» Task item
Which lines of the data contain the string "anchor"? Show each of them.

» Data provided

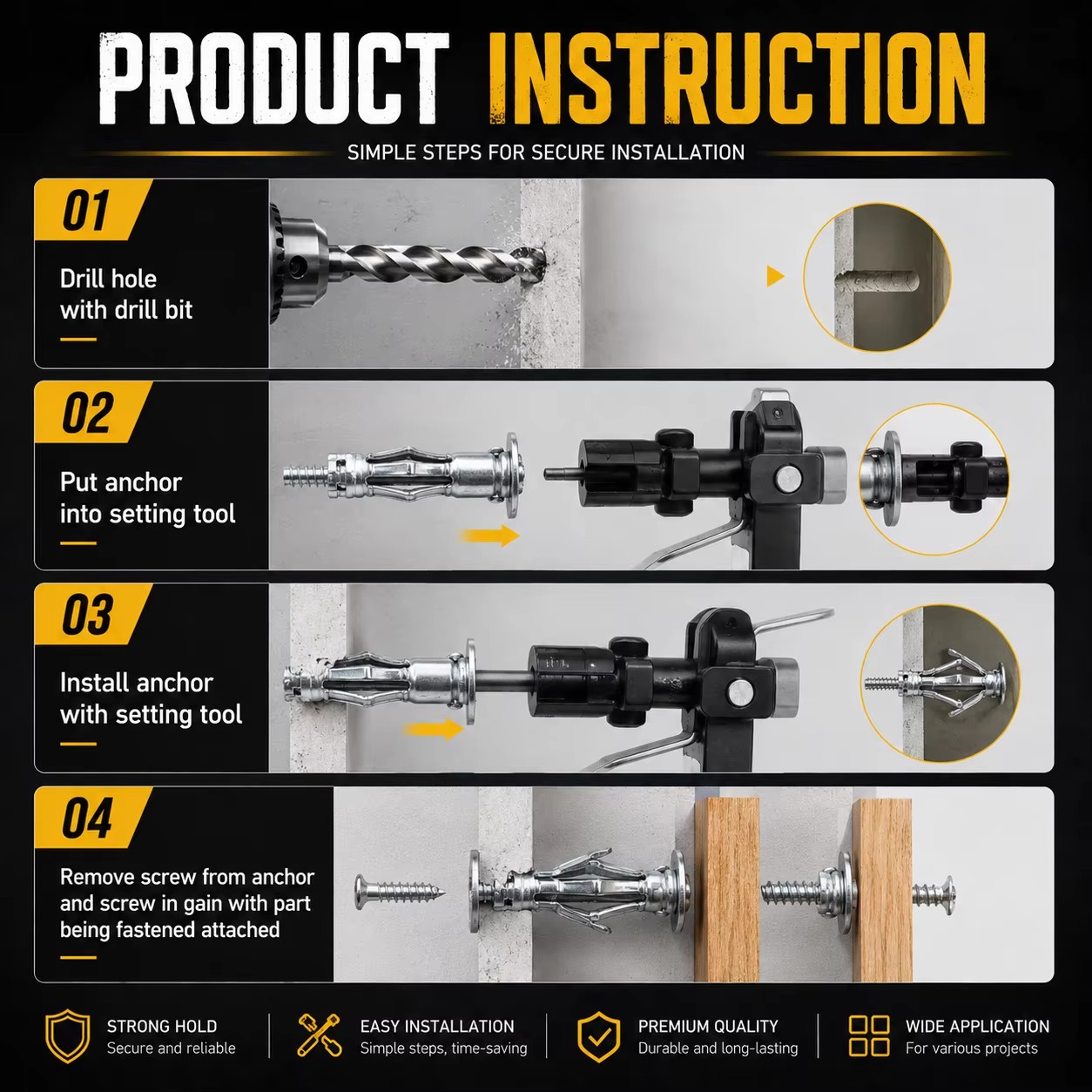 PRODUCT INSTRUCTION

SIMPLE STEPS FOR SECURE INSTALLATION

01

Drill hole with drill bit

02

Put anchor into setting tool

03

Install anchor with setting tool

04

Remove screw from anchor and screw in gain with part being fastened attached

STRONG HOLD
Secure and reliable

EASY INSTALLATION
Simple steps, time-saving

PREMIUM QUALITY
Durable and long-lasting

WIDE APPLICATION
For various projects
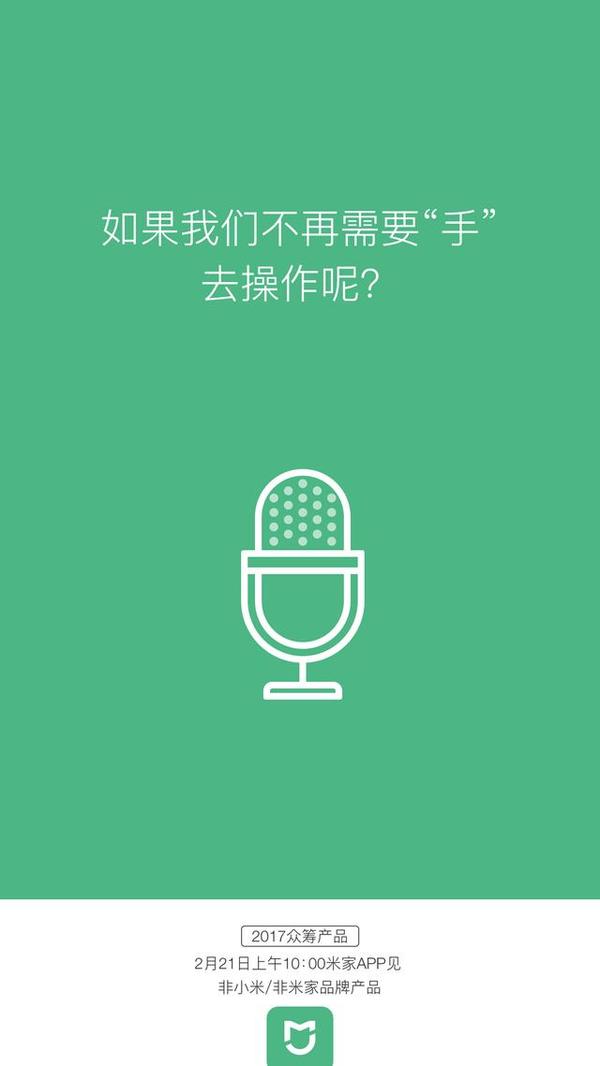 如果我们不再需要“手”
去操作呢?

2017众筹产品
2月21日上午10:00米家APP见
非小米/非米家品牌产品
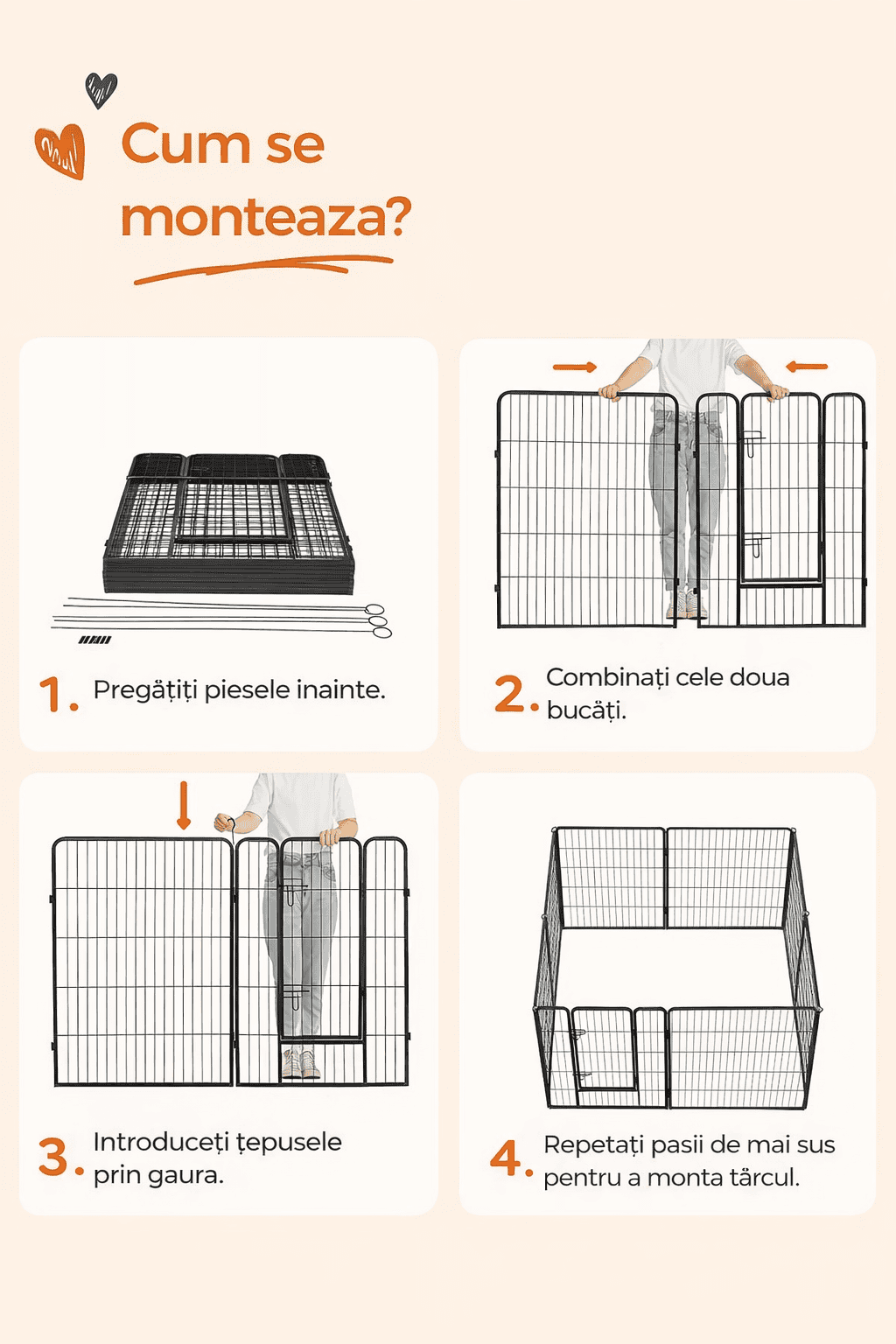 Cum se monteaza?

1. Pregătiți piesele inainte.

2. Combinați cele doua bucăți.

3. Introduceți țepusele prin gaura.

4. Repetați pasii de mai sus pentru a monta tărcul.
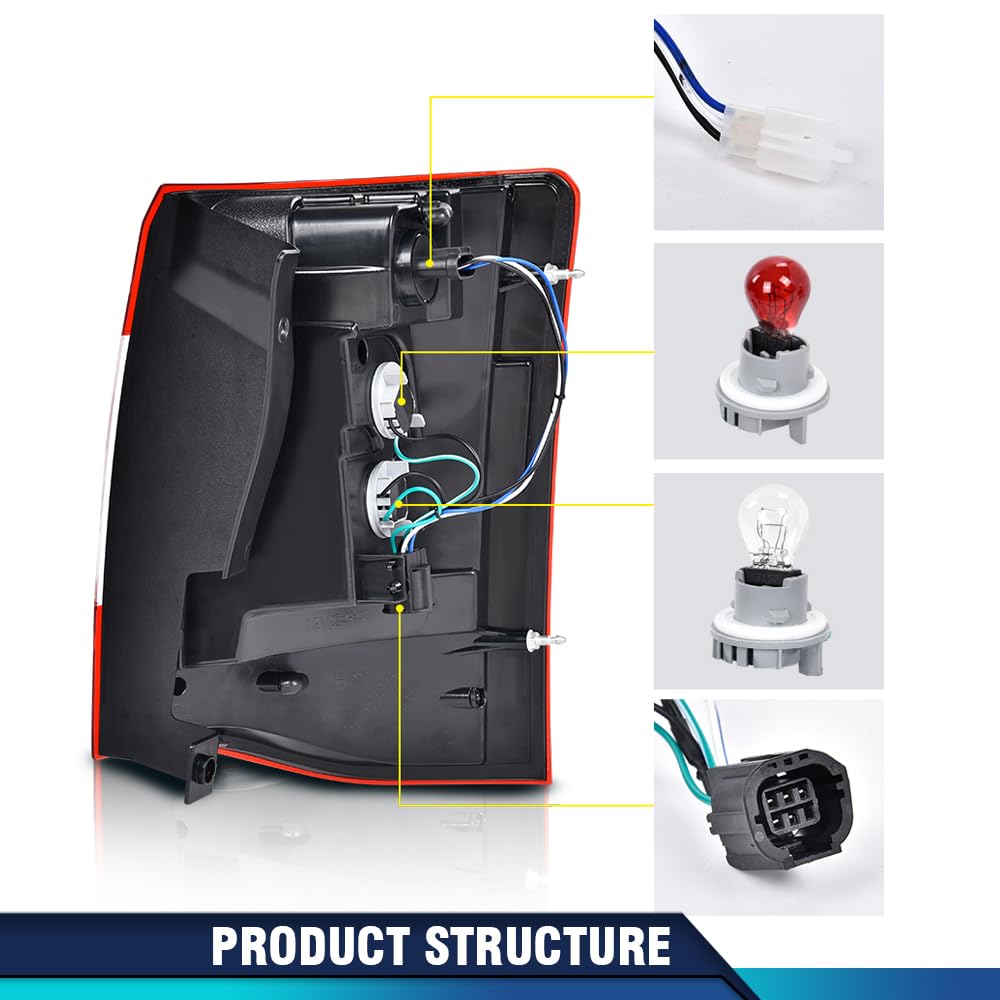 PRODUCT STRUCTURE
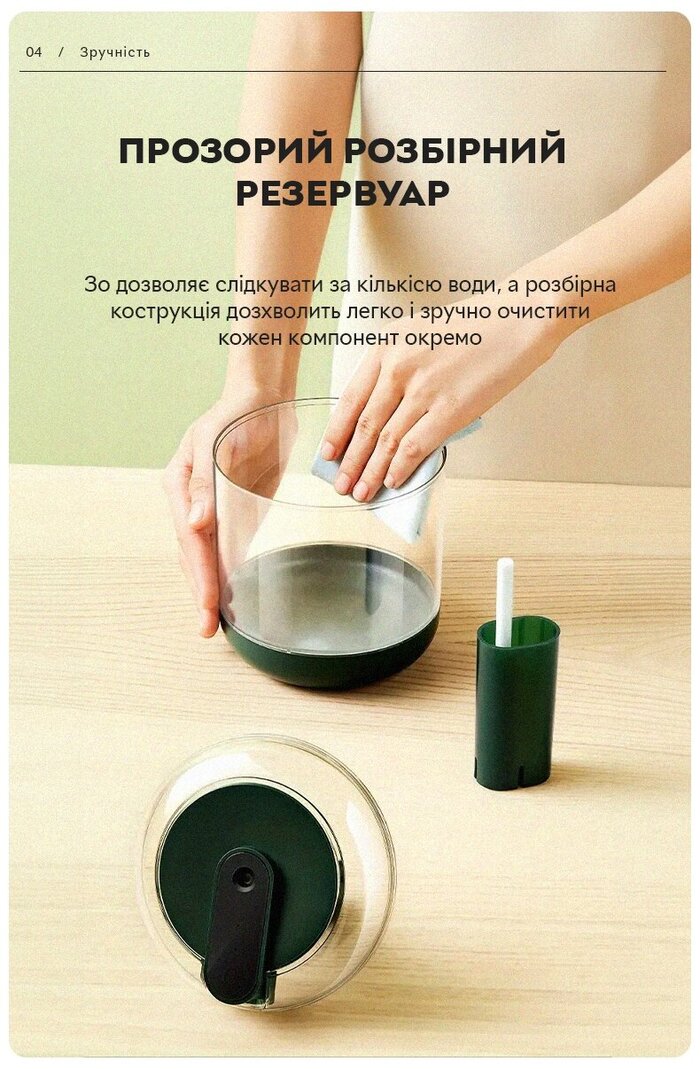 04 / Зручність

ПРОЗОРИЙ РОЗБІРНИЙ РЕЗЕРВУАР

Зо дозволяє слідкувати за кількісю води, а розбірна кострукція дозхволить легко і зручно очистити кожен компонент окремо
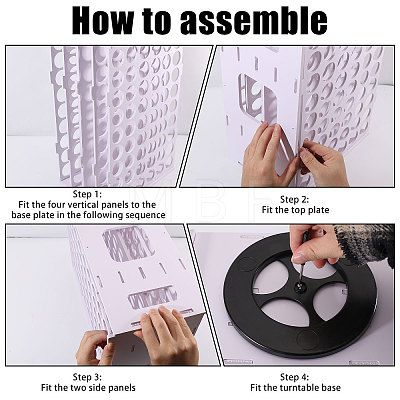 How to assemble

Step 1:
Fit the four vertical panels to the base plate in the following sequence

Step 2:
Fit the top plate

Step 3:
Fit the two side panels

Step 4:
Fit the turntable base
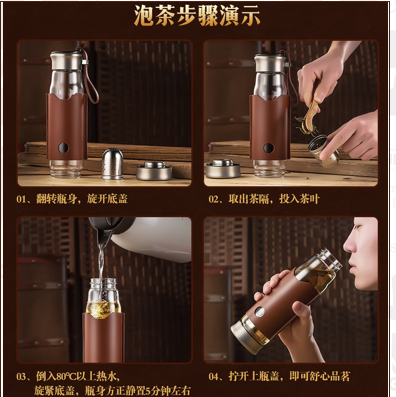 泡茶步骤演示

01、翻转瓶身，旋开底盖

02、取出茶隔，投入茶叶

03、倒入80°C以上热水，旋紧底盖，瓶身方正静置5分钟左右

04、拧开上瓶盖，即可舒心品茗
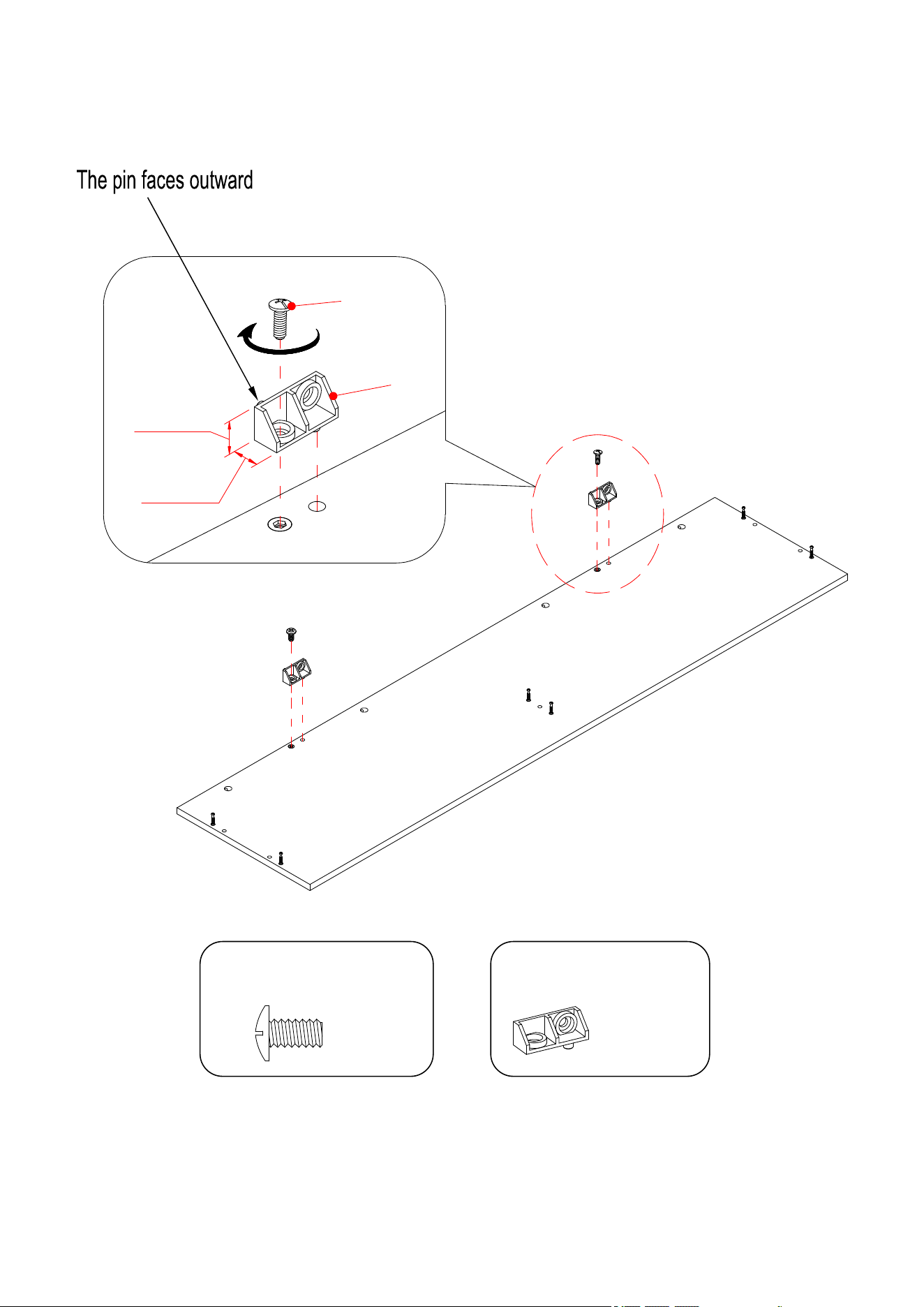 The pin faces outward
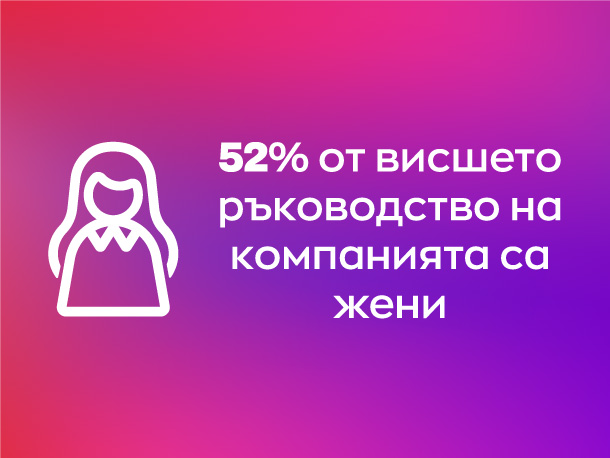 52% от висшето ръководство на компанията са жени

» Result
Put anchor into setting tool
Install anchor with setting tool
Remove screw from anchor and screw in gain with part being fastened attached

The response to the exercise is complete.